Mother and younger son shared a passion for the arts in general, and for the work of Jack B. Yeats in particular. He inherited his father’s organizing abilities, too, which his mother was thankful for when she returned to sculpture after the death of her second husband.

Helen Hooker O’Malley Roelefs went back to Mayo in the early 1960s to renovate Burrishoole, the home she'd shared with Ernie O’Malley.

“When Mother's second husband died in 1971 she started to spend more time in Ireland, sometimes up to six months per year,” Cormac O’Malley said, “And started to sculpt Irish figures once again as well as do significant photography.”

When his own two children arrived, though, he found that he couldn’t make the commitment to Ireland. Meanwhile, Helen was spending more time in Dublin from 1981 and her children convinced her to sell up in Mayo. She died at age 88 in 1993.

“My mother never fell out of love with my father,” their youngest said. “She just didn’t like the arrangement.” She was strong willed and financially independent, and so issues between them, such as her extension of their Mayo home, grew over time.

Cormac O’Malley believes that he got the best of both parents: the divorced father Ernie and the remarried Helen. Some of his fondest memories are of him on the water. “He was a great sailor,” his son said. He can also remember clearly the last three summers with his father on the Aran Islands learning Irish.

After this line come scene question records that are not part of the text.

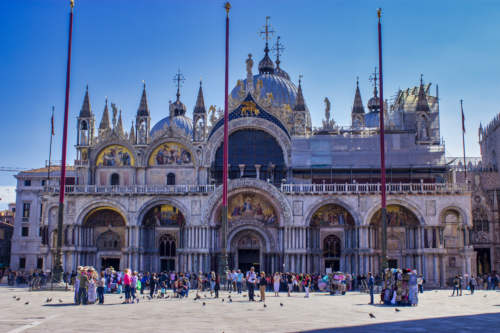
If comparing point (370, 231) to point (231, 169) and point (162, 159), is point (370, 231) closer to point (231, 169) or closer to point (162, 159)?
point (231, 169)

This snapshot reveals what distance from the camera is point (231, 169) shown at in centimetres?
5094

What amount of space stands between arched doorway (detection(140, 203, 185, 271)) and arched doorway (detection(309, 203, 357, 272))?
11.6 m

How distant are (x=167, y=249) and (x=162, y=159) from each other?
8.03m

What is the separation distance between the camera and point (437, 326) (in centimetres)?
1819

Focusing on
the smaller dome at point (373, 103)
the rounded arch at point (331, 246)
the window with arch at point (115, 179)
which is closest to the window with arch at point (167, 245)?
the window with arch at point (115, 179)

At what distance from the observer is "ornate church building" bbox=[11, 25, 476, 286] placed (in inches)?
1843

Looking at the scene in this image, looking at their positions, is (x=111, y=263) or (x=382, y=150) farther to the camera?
(x=111, y=263)

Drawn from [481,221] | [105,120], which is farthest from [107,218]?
[481,221]

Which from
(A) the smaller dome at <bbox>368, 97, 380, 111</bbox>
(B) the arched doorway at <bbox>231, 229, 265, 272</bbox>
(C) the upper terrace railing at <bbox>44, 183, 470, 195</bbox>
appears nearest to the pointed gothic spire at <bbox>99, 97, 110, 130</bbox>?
(C) the upper terrace railing at <bbox>44, 183, 470, 195</bbox>

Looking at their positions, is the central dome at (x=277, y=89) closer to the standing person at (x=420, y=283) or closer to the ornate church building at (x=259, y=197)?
the ornate church building at (x=259, y=197)

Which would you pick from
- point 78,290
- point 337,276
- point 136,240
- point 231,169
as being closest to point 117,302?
point 78,290

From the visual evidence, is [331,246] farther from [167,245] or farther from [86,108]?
[86,108]

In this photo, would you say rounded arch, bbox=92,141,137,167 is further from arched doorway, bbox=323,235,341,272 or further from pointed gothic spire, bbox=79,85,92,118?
arched doorway, bbox=323,235,341,272

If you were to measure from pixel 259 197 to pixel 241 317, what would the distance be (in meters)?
27.7
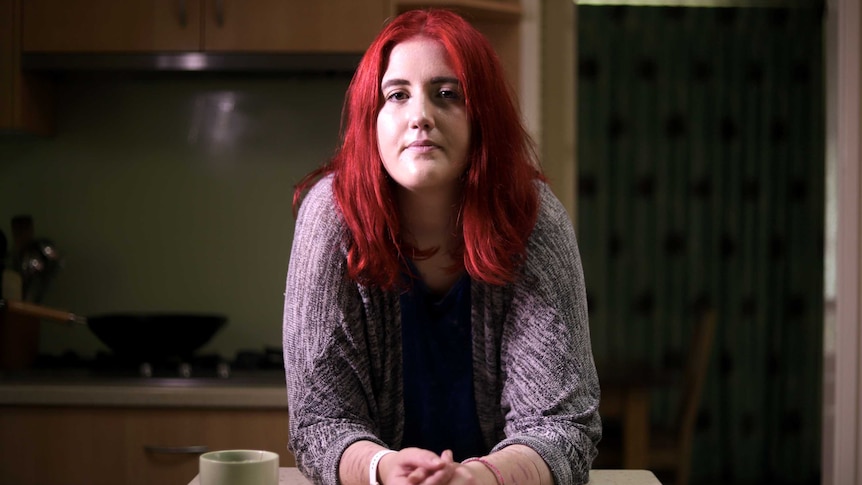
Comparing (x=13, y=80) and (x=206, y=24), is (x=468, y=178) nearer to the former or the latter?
(x=206, y=24)

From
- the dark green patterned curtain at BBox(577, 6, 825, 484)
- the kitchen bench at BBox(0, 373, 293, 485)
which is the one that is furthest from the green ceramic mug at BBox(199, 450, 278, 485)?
the dark green patterned curtain at BBox(577, 6, 825, 484)

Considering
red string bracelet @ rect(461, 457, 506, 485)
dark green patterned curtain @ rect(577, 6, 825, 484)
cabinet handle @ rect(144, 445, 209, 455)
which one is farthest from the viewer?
dark green patterned curtain @ rect(577, 6, 825, 484)

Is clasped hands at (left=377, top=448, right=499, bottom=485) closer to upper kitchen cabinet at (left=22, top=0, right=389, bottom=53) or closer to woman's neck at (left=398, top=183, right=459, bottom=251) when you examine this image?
woman's neck at (left=398, top=183, right=459, bottom=251)

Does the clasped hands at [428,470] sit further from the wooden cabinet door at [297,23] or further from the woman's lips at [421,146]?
the wooden cabinet door at [297,23]

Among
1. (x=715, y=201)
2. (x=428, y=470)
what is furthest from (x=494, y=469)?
(x=715, y=201)

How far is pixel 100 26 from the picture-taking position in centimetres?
239

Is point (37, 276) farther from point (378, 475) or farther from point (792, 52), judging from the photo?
point (792, 52)

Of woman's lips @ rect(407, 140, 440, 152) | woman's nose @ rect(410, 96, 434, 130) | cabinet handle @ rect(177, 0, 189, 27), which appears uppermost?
cabinet handle @ rect(177, 0, 189, 27)

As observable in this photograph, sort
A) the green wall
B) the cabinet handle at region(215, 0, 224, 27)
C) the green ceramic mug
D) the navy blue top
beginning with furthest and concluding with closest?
the green wall → the cabinet handle at region(215, 0, 224, 27) → the navy blue top → the green ceramic mug

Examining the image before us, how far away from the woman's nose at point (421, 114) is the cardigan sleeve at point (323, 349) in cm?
18

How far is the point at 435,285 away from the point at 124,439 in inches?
49.7

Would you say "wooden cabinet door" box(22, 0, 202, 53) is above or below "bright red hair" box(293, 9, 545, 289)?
above

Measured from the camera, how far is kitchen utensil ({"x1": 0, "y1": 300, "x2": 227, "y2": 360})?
7.52ft

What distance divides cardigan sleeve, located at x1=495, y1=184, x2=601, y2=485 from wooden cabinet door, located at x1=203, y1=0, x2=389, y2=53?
4.40 ft
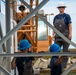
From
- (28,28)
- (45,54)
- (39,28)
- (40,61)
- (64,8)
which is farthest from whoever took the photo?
(40,61)

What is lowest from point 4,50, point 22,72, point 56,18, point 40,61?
point 40,61

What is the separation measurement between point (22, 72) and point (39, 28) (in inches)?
289

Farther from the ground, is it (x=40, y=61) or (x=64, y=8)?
(x=64, y=8)

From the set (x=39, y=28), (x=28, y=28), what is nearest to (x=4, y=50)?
(x=28, y=28)

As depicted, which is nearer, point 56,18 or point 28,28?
point 56,18

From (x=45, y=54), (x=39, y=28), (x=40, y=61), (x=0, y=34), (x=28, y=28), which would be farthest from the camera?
(x=40, y=61)

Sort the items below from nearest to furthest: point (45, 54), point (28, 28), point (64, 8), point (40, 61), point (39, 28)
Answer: point (45, 54) → point (64, 8) → point (28, 28) → point (39, 28) → point (40, 61)

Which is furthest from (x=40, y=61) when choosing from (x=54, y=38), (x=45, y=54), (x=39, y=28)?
(x=45, y=54)

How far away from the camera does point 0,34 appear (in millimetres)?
5074

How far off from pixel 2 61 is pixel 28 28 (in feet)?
21.5

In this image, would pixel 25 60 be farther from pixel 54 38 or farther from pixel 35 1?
pixel 35 1

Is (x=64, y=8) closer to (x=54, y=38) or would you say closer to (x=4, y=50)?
(x=54, y=38)

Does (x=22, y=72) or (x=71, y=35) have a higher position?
(x=71, y=35)

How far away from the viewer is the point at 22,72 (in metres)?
5.29
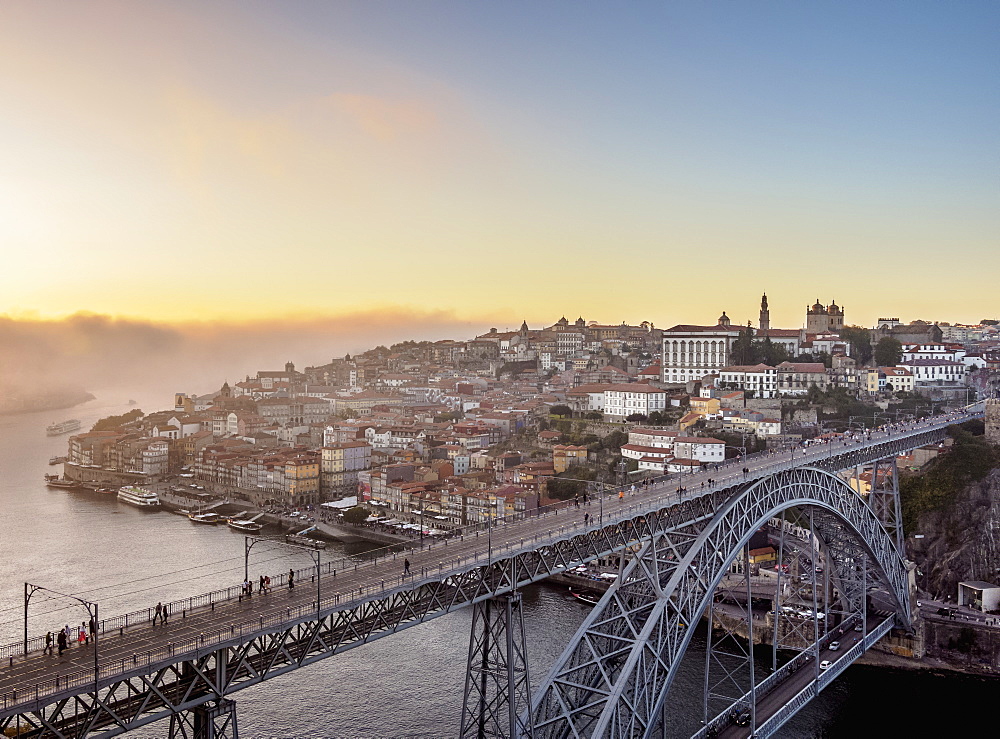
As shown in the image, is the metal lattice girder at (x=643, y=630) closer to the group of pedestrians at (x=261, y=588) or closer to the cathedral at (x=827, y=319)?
the group of pedestrians at (x=261, y=588)

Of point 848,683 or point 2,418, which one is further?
point 2,418

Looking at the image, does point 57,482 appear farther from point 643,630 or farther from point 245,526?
point 643,630

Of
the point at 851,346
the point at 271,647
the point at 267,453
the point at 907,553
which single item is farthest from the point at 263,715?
the point at 851,346

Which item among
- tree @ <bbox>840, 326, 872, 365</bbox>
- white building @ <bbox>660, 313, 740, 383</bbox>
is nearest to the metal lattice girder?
white building @ <bbox>660, 313, 740, 383</bbox>

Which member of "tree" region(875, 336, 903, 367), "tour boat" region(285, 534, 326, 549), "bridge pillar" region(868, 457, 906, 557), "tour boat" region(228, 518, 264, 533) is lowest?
"tour boat" region(228, 518, 264, 533)

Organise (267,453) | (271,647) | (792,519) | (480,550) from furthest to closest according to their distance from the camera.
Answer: (267,453)
(792,519)
(480,550)
(271,647)

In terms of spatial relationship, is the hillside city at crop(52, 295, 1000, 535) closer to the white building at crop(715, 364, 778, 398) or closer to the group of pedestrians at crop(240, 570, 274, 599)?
the white building at crop(715, 364, 778, 398)

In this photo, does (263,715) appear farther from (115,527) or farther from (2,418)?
(2,418)
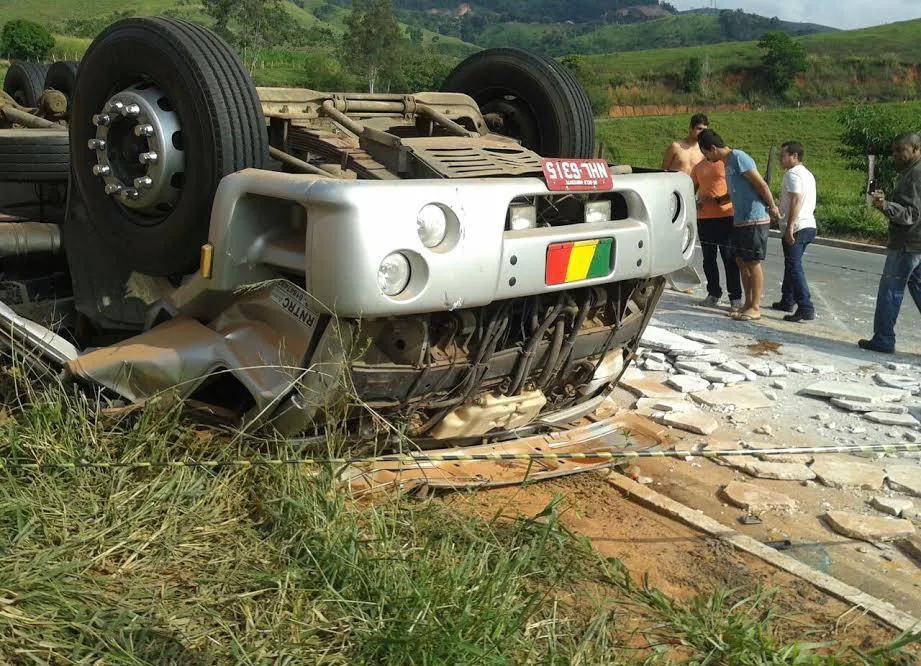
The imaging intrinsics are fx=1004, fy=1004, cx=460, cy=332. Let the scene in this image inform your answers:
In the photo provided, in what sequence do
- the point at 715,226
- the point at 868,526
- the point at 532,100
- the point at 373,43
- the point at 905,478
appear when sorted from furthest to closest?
the point at 373,43
the point at 715,226
the point at 532,100
the point at 905,478
the point at 868,526

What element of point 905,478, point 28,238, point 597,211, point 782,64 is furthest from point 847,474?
point 782,64

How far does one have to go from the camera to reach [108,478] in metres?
3.26

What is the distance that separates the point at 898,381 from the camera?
19.5ft

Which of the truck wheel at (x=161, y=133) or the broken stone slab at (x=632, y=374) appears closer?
the truck wheel at (x=161, y=133)

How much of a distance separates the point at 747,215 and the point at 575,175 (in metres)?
4.95

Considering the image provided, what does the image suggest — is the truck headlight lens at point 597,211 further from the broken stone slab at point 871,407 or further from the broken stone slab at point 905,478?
the broken stone slab at point 871,407

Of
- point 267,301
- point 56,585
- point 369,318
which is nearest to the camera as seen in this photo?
point 56,585

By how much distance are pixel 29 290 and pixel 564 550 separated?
107 inches

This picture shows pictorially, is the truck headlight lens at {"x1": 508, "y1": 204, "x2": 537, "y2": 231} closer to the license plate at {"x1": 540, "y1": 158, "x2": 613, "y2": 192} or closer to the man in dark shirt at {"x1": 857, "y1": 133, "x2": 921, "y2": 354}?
the license plate at {"x1": 540, "y1": 158, "x2": 613, "y2": 192}

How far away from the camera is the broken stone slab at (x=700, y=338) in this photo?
6906mm

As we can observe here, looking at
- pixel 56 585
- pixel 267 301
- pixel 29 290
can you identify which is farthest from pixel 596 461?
pixel 29 290

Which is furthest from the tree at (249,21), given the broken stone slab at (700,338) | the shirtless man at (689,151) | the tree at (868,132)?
the broken stone slab at (700,338)

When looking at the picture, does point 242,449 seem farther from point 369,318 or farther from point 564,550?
point 564,550

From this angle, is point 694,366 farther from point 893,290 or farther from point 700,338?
point 893,290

Ernie O'Malley's personality has sometimes been described as "prickly," but his son said, “We didn’t see much of that. He was tender, attentive, supportive."

With his health obviously in decline, he wrote to his daughter Etain in 1956: “I don’t want a Celtic Cross. I wish to have a good slab of granite over me, and face me to the East, towards the old British, for you were once buried in Ireland facing your enemies. Indeed they are no longer my enemies. Each man finds his enemies in himself.”

Sixty years after Ernie O’Malley’s death, his three children are living thousands of miles to his west. “America has been good to us,” Cormac O’Malley said.